- Reading text

━━━━━━━━━━━━━━━━━━━━━━━━━━━━━━

To whom do Shebaa Farms belong?

Zoom in on this ‘border anomaly’ at the heart of the post-war negotiations. 

To whom do Shebaa Farms belong?

Speaker of Parliament Nabih Berri points to Shebaa Farms on a huge map of Lebanon during the National Dialogue Conference held in March 2006. (Credit: Berri's Facebook page)

On May 25, 2000, Israel withdrew from south Lebanon after more than 22 years of occupation. It was then that Lebanon discovered a piece of forgotten territory: The Shebaa Farms.

Although the majority of Lebanese people were unaware of this tiny piece’s existence in the Golan Heights, which the international community considers Syrian and occupied by Israel since 1967. Shebaa Farms has suddenly become a territorial claim by Beirut.

This 14 kilometers long and two kilometers wide segment, situated to the south of the Sunni-majority village of Shebaa, in Hasbaya district, has provided Hezbollah with a golden pretext to keep its arsenal to “liberate what remains [occupied] of the Lebanese territory.”

24 years later, Shebaa Farms are back in the news. This is because they are now at the heart of the post-Oct. 7 war negotiations.

For US envoy Amos Hochstein, defusing the escalation between Hezbollah and Israel requires a border demarcation agreement, which Beirut believes must include, among other things, an Israeli withdrawal from that area.

“We have the opportunity to liberate all our territory, including Shebaa Farms,” said Hezbollah’s Secretary General Hassan Nasrallah in early January. But how did Shebaa Farms become “our territory”?

To answer this question, we need — as is often the case — to go back to the origins of Greater Lebanon. When the French drew the country’s borders in 1920, they did so on the basis of not very precise maps drawn in 1862 by the topographical brigade of the Expedition Corps in Syria, which had intervened in Mount Lebanon (then Ottoman territory) to put an end to sectarian clashes between the Druze and Maronites.

Some 60 years later, Syria and Lebanon came under French mandate. But their approximate borders were not demarcated, as the French saw no urgent need to do so.

The Paulet-Newcombe agreement between Paris and London in 1923 only delimited the international border between Lebanon and Palestine, which was placed under British mandate.

As a result, the Lebanon-Syria border was lined with gray areas. Shebaa Farms, located between the village of Ghajar to the west, Jabal Hawarta (one of Mount Hermon’s summits) to the east and the Wadi Assal river to the south, are a stark illustration of this.

A “loaded withdrawal”?

According to US historian Asher Kaufman, the maps of the time seemed to place the territory in question, which is made up of 14 farms, in Syria. Nevertheless, they were de facto under Lebanese sovereignty.

In 1920, for example, when the villagers of Shebaa cut down trees in the farms to pay a fine imposed by the French high commissioner, it was the governor of the Lebanese Hasbaya governorate (and not of the Syrian Qunaitra governorate) who intervened, considering that the felling of trees in this area was under his jurisdiction.

━━━━━━━━━━━━━━━━━━━━━━━━━━━━━━

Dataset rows
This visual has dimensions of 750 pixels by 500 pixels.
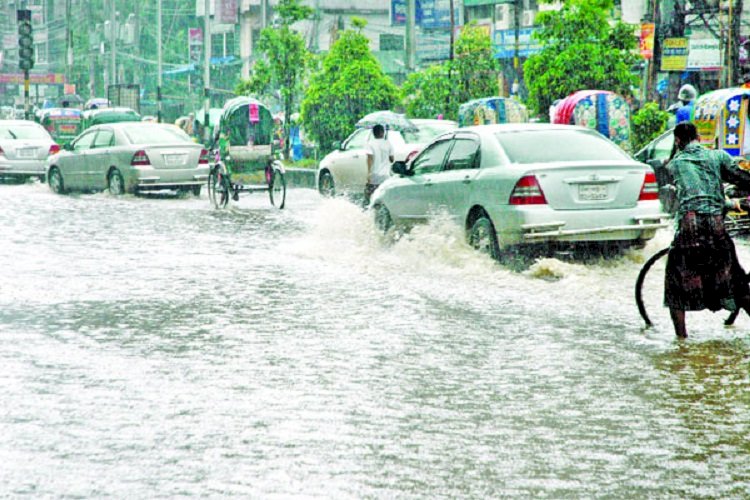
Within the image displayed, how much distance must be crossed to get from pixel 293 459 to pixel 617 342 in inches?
156

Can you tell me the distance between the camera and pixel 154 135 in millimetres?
26766

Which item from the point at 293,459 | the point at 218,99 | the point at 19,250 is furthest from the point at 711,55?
the point at 218,99

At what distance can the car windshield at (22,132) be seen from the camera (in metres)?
32.8

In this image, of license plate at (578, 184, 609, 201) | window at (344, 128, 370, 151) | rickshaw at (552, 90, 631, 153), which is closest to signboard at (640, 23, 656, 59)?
rickshaw at (552, 90, 631, 153)

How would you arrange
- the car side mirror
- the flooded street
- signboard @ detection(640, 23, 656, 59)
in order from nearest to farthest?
the flooded street
the car side mirror
signboard @ detection(640, 23, 656, 59)

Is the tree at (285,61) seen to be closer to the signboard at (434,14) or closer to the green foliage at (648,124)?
the signboard at (434,14)

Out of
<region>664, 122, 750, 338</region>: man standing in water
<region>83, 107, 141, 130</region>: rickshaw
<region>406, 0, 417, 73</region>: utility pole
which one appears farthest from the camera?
<region>83, 107, 141, 130</region>: rickshaw

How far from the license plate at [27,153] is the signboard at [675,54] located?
1411cm

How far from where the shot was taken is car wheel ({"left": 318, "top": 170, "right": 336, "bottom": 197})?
25672 mm

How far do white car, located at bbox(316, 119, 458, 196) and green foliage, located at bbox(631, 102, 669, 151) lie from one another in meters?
4.03

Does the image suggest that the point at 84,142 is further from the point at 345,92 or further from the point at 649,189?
the point at 649,189

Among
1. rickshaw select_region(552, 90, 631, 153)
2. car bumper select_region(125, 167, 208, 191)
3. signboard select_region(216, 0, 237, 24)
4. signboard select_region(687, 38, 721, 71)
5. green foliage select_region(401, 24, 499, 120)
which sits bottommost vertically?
car bumper select_region(125, 167, 208, 191)

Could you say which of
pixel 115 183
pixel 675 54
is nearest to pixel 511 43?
pixel 675 54

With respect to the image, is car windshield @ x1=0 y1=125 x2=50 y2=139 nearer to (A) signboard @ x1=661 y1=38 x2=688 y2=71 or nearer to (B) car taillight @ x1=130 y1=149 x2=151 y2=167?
(B) car taillight @ x1=130 y1=149 x2=151 y2=167
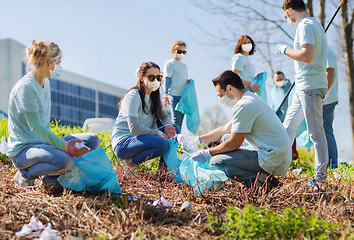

━━━━━━━━━━━━━━━━━━━━━━━━━━━━━━

- Do this
From the Shebaa Farms text, write out the part that opens with the words containing "Although the majority" and closes with "claim by Beirut.", swapping "Golan Heights" for "occupied Golan".

- The completed task
Although the majority of Lebanese people were unaware of this tiny piece’s existence in the occupied Golan, which the international community considers Syrian and occupied by Israel since 1967. Shebaa Farms has suddenly become a territorial claim by Beirut.